### EXERCISE 1
Rewrite the listing from the line containing "List the notes" through its end, replacing "pitch" with "note name" and keeping everything else the same. Omit the pictures.

### SOURCE

6. Meander through Tivoli
Just adjacent to Copenhagen Central Station, Tivoli is the city’s famous amusement park. Complete with a Ferris wheel, games, roller coasters, and a concert hall, this is an awesome place to spend an afternoon. It’s not cheap but it’s certainly fun. Avoid the weekend and school holidays when the place is overflowing with families. Weekday admission is 145 DKK and weekends cost 155 DKK.
7. Head over to North Zealand
Just a train ride away from Copenhagen, North Zealand features an idyllic coastline, beautiful landscapes, and the Shakespearean setting of Kronborg Castle. The region is often called “The Danish Riviera” due to its plentiful sandy beaches and numerous cultural icons. Don’t miss Tisvildeleje, Dronningmølle, and Gudmindrup beach if you’re looking to lounge and enjoy the sunshine. If you are looking to get away from the city for a day or maybe more, this is an awesome place to head to and one not often visited by tourists. Visit the 17th-century Frederiksborg Castle in Hillerød, which is considered Denmark’s Versailles (admission is 90 DKK). The Maritime Museum of Denmark (125 DKK) and the Louisiana Museum of Modern Art (145 DKK) can be found in North Zealand as well. Helsingør and Hillerød make for good bases in the region if you plan on exploring.
8. Visit the Jelling stones
The Jelling stones are massive runestones (raised stones with runic inscriptions) dating all the way back to the 10th century. They were declared a UNESCO Heritage Site in 1994 and are worth checking out if you are in the area (they are located in Jelling, which is just 25 minutes by car from Legoland). The oldest runestone was raised by King Gorm the Old in memory of his wife and the largest stone was left by Harald Bluetooth to celebrate his conquest of Denmark and Norway (wireless Bluetooth is named after Harald). You can reach Jelling by train from Aarhus. The ride takes just over an hour. Admission is free.

### EXERCISE 2
According to the travel tips, how much does weekday admission to Tivoli cost?

### DATA SECTION
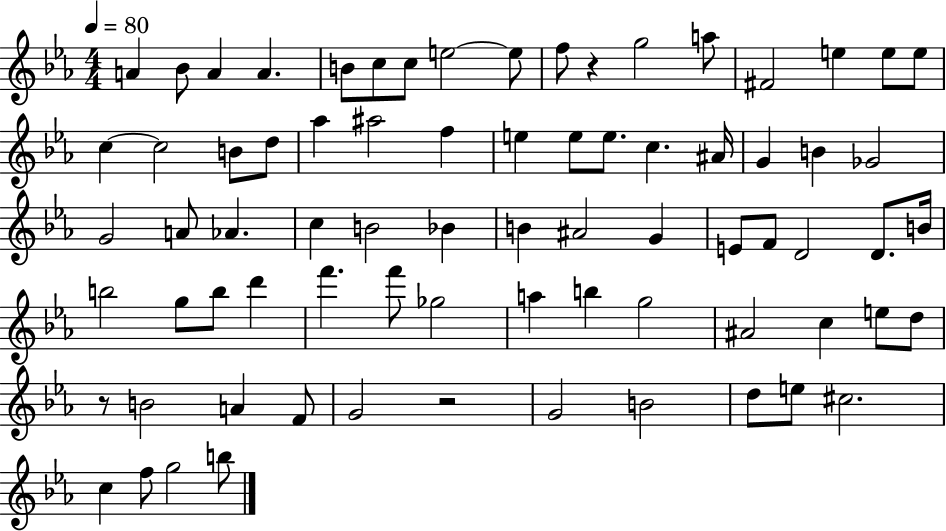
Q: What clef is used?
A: treble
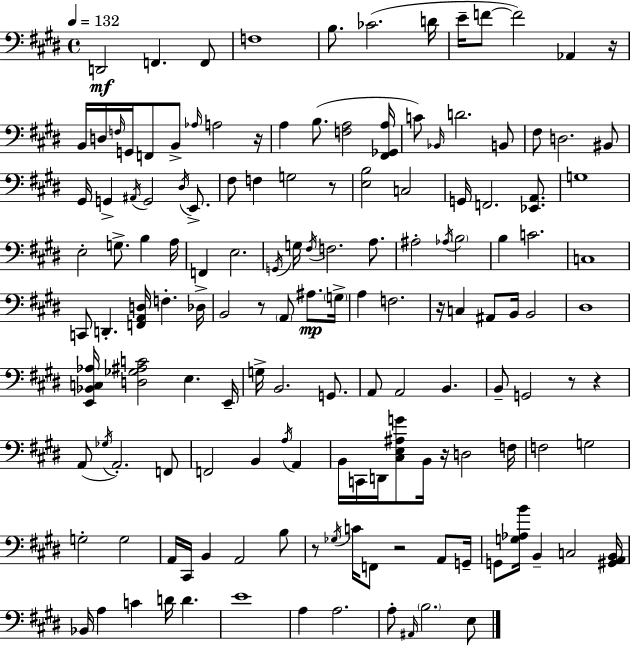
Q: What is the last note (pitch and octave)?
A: E3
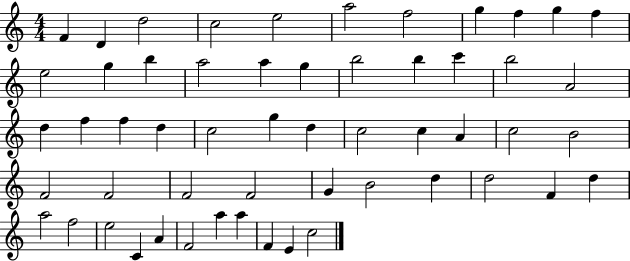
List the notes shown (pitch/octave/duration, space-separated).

F4/q D4/q D5/h C5/h E5/h A5/h F5/h G5/q F5/q G5/q F5/q E5/h G5/q B5/q A5/h A5/q G5/q B5/h B5/q C6/q B5/h A4/h D5/q F5/q F5/q D5/q C5/h G5/q D5/q C5/h C5/q A4/q C5/h B4/h F4/h F4/h F4/h F4/h G4/q B4/h D5/q D5/h F4/q D5/q A5/h F5/h E5/h C4/q A4/q F4/h A5/q A5/q F4/q E4/q C5/h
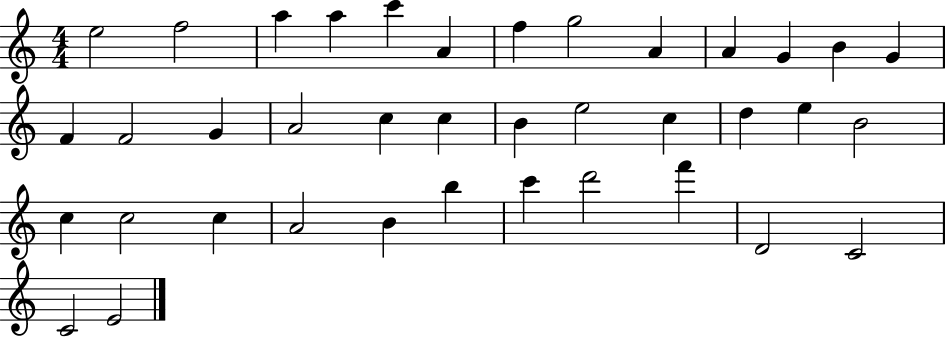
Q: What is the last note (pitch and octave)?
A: E4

### WORKED SOLUTION 1
List the notes shown (note name/octave/duration, space-separated).

F4/q D4/q D5/h C5/h E5/h A5/h F5/h G5/q F5/q G5/q F5/q E5/h G5/q B5/q A5/h A5/q G5/q B5/h B5/q C6/q B5/h A4/h D5/q F5/q F5/q D5/q C5/h G5/q D5/q C5/h C5/q A4/q C5/h B4/h F4/h F4/h F4/h F4/h G4/q B4/h D5/q D5/h F4/q D5/q A5/h F5/h E5/h C4/q A4/q F4/h A5/q A5/q F4/q E4/q C5/h
Q: What is the last note (note name and octave)?
A: E4

### WORKED SOLUTION 2
145 DKK